This is a Guest Post by AK of Fallible
AK has been an analyst at long/short equity investment firms, global macro funds, and corporate economics departments. He co-founded Macro Ops and is the host of Fallible.
We haven’t talked much about the budding “trade war” between the US and, well, pretty much everybody else…
There’s a simple reason for this, it hasn’t been a primary driver of price action of the S&P (SPY) and it’s unlikely to become one in the next few months. Despite all the hoopla and hysteria of the financial journos who lazily apply the frightening “trade war” narrative to explain market moves they don’t understand, it’s still the rate of change in interest rates, inflation, a slowing China + a strong US, combined with a resetting of sentiment that is driving price action.
But… this trade war could eventually become something that impacts markets.

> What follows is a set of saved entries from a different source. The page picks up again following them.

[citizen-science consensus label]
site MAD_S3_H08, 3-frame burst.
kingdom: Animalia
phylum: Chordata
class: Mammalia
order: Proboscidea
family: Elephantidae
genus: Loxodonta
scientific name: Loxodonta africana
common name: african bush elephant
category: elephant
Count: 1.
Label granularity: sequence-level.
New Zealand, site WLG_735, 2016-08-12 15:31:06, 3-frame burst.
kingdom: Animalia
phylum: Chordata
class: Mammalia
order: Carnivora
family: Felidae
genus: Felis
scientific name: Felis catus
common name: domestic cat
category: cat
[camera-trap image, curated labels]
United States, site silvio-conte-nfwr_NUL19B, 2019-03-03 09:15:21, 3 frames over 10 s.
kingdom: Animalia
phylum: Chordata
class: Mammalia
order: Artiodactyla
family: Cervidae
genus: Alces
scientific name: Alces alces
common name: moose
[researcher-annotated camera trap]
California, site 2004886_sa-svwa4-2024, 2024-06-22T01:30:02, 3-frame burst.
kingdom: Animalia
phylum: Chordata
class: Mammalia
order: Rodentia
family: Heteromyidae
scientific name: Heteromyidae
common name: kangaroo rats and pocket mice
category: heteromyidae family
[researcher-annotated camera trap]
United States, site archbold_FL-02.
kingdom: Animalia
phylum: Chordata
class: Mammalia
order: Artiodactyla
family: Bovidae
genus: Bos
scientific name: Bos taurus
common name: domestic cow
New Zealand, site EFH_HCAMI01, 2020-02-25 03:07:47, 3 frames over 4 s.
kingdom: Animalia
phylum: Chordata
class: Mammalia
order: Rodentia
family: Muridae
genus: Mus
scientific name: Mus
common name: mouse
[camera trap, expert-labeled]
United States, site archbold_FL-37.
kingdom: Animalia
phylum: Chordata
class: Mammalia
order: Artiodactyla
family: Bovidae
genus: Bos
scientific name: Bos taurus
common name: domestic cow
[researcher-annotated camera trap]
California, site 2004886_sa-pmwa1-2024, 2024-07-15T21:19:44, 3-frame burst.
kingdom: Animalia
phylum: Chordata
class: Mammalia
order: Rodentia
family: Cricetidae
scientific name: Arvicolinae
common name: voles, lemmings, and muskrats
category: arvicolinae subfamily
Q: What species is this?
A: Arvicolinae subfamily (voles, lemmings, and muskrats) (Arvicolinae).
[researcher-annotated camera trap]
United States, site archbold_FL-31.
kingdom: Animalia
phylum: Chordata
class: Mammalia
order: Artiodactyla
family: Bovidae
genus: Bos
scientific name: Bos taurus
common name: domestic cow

Our thinking with these political developments is that they tend to be slow burning. Meaning, when the narrative first develops the media and talking heads make a big deal out of something that hasn’t truly materialized in any meaningful way — the hype far outweighs the substantive impact.
Then time passes… the narrative grows stale and the initial excitement fades away as predictions of immediate doom and gloom fail to transpier. The media cycle turns — the media and consumers of it have short attention spans and need new stories to spark their dopamine responses — and focuses on another scary thing while the original narrative continues to develop, just now without much attention.
It is only then that these developments usually become meaningful to markets. They take so long to develop that when they do, hardly anybody is paying much attention. As a result, the market fails to discount for them because it’s focused on something else. The development comes as a surprise and surprises mean volatile repricings.